## The problem
Leave the pictures out and return every line below exactly.

[Exercise data Boundary: Start]

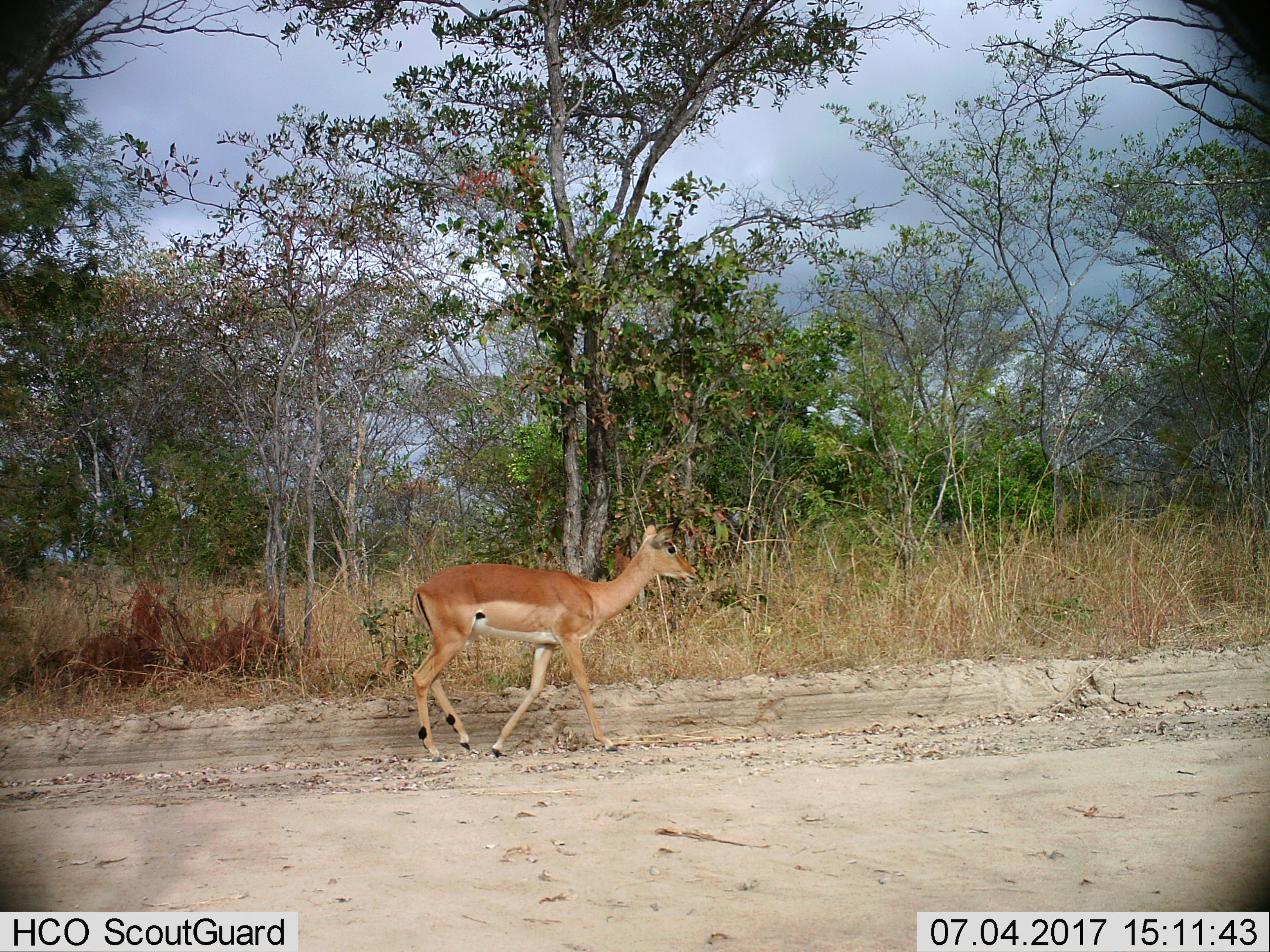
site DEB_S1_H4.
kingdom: Animalia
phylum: Chordata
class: Mammalia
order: Artiodactyla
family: Bovidae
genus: Aepyceros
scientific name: Aepyceros melampus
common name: impala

[Exercise data Boundary: End]

## Answer section
site DEB_S1_H4.
kingdom: Animalia
phylum: Chordata
class: Mammalia
order: Artiodactyla
family: Bovidae
genus: Aepyceros
scientific name: Aepyceros melampus
common name: impala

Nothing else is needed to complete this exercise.